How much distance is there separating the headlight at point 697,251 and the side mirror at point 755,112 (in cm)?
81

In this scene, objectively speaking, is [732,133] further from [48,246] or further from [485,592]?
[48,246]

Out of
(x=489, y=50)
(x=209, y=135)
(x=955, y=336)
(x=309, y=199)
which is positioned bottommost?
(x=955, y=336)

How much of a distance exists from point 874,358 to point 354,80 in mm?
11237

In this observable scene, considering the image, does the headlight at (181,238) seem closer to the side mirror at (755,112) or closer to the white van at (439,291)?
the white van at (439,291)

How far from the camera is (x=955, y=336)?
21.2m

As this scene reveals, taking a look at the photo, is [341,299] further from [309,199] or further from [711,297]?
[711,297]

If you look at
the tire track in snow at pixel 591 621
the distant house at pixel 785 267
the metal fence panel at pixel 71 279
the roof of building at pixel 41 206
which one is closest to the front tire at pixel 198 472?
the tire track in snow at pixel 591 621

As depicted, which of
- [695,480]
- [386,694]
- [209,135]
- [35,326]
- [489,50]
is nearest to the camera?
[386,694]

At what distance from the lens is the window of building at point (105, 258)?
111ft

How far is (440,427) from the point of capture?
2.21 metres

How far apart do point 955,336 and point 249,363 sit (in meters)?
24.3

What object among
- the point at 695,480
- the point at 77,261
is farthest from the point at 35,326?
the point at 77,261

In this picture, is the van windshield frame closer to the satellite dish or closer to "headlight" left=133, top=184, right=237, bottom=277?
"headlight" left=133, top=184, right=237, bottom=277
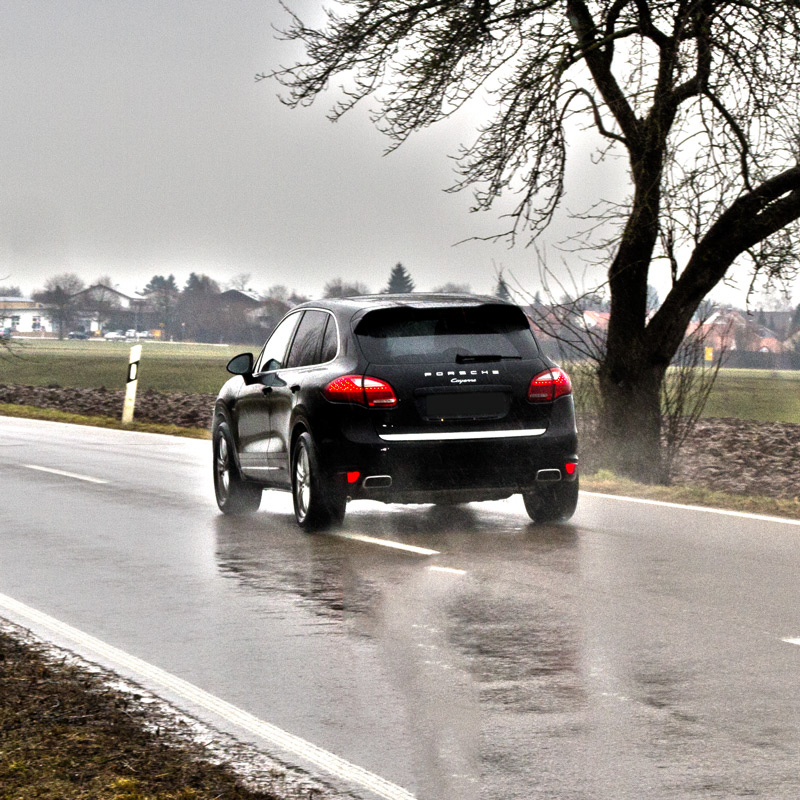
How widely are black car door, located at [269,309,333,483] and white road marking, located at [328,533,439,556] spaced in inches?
31.6

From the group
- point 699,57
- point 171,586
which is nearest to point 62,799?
point 171,586

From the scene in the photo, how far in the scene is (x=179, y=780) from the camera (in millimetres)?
5027

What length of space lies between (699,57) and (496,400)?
7.31 metres

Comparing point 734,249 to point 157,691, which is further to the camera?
point 734,249

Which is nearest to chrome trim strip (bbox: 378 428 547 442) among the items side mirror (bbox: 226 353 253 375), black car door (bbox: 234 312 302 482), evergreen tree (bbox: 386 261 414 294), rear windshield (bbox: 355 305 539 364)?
rear windshield (bbox: 355 305 539 364)

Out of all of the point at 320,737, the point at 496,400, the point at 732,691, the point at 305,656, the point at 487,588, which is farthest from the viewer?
the point at 496,400

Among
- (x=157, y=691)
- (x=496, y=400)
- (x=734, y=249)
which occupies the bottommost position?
(x=157, y=691)

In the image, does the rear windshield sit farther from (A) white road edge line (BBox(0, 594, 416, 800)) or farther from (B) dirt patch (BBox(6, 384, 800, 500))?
(B) dirt patch (BBox(6, 384, 800, 500))

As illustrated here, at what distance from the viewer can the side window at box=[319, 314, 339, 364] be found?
1152cm

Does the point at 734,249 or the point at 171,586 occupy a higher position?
the point at 734,249

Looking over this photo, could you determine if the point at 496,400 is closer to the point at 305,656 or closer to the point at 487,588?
the point at 487,588

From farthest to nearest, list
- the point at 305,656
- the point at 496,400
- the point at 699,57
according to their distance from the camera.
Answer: the point at 699,57 → the point at 496,400 → the point at 305,656

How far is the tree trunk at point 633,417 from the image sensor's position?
18.3 metres

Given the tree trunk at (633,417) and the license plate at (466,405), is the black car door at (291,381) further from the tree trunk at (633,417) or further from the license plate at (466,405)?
the tree trunk at (633,417)
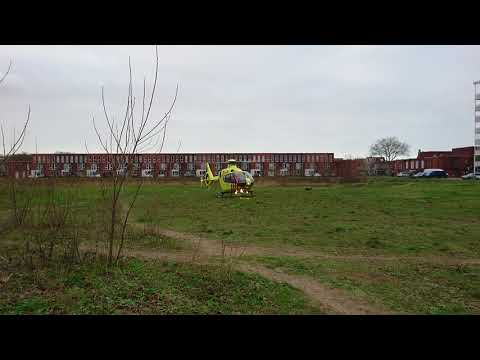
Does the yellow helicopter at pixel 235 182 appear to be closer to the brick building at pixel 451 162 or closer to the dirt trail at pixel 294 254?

» Given exercise: Repeat every one of the records above word for word, leaving the pictures out of your answer.

» Problem solution:
How much distance is there separating the headlight at point 697,251 and the side mirror at point 755,112 (in cm)?
81

In this scene, objectively speaking, is [732,133] further from [48,246] or further from [485,592]?
[48,246]

Out of
(x=489, y=50)
(x=209, y=135)
(x=955, y=336)
(x=309, y=199)
which is positioned bottommost?
(x=955, y=336)

How much of a distance exists from point 874,358 to point 354,80 in mm?
11237

In this observable scene, considering the image, does the headlight at (181,238) seem closer to the side mirror at (755,112) or closer to the white van at (439,291)?
the white van at (439,291)

How far from the camera is (x=955, y=336)?
21.2m

As this scene reveals, taking a look at the photo, is [341,299] further from [309,199] or further from [711,297]?
[711,297]

If you look at
the tire track in snow at pixel 591 621
the distant house at pixel 785 267
the metal fence panel at pixel 71 279
the roof of building at pixel 41 206
which one is closest to the front tire at pixel 198 472?
the tire track in snow at pixel 591 621

As depicted, which of
- [695,480]
- [386,694]
- [209,135]
- [35,326]
- [489,50]
is nearest to the camera?
[386,694]

At what distance from the lens is the window of building at point (105, 258)?
111ft

How far is (440,427) from the point of capture?
2.21 metres

How far apart do point 955,336 and point 249,363 sit (in meters)?
24.3

What object among
- the point at 695,480
- the point at 77,261
is farthest from the point at 35,326?
the point at 77,261

In this picture, is the van windshield frame closer to the satellite dish or closer to "headlight" left=133, top=184, right=237, bottom=277?
"headlight" left=133, top=184, right=237, bottom=277
How widely are black car door, located at [269,309,333,483] and white road marking, located at [328,533,439,556] spaced in inches?
31.6

From the group
- point 699,57
- point 171,586
which is nearest to point 62,799?
point 171,586

From the scene in the photo, how far in the scene is (x=179, y=780) from the camera (in millimetres)?
5027

What length of space lies between (699,57) and (496,400)?
7.31 metres

Comparing point 734,249 to point 157,691, which is further to the camera?
point 734,249

Which is nearest to chrome trim strip (bbox: 378 428 547 442) among the items side mirror (bbox: 226 353 253 375), black car door (bbox: 234 312 302 482), evergreen tree (bbox: 386 261 414 294), rear windshield (bbox: 355 305 539 364)?
rear windshield (bbox: 355 305 539 364)

Out of all of the point at 320,737, the point at 496,400, the point at 732,691, the point at 305,656, the point at 487,588, which is farthest from the viewer?
the point at 496,400

Among
- (x=157, y=691)
- (x=496, y=400)
- (x=734, y=249)
which occupies the bottommost position?
(x=157, y=691)

In the image, does the rear windshield sit farther from (A) white road edge line (BBox(0, 594, 416, 800)) or farther from (B) dirt patch (BBox(6, 384, 800, 500))?
(B) dirt patch (BBox(6, 384, 800, 500))

As illustrated here, at what distance from the viewer can the side window at box=[319, 314, 339, 364] be found?
1152cm

Does the point at 734,249 or the point at 171,586 occupy a higher position?
the point at 734,249

Looking over this photo, could you determine if the point at 496,400 is closer to the point at 305,656 or closer to the point at 487,588?
the point at 487,588

From farthest to nearest, list
- the point at 305,656
- the point at 496,400
- the point at 699,57
according to their distance from the camera.
Answer: the point at 699,57 → the point at 496,400 → the point at 305,656

How far is the tree trunk at point 633,417 from the image sensor's position?
18.3 metres

Given the tree trunk at (633,417) and the license plate at (466,405), is the black car door at (291,381) further from the tree trunk at (633,417) or further from the license plate at (466,405)?
the tree trunk at (633,417)
Does the yellow helicopter at pixel 235 182 appear to be closer to the brick building at pixel 451 162 or closer to the dirt trail at pixel 294 254?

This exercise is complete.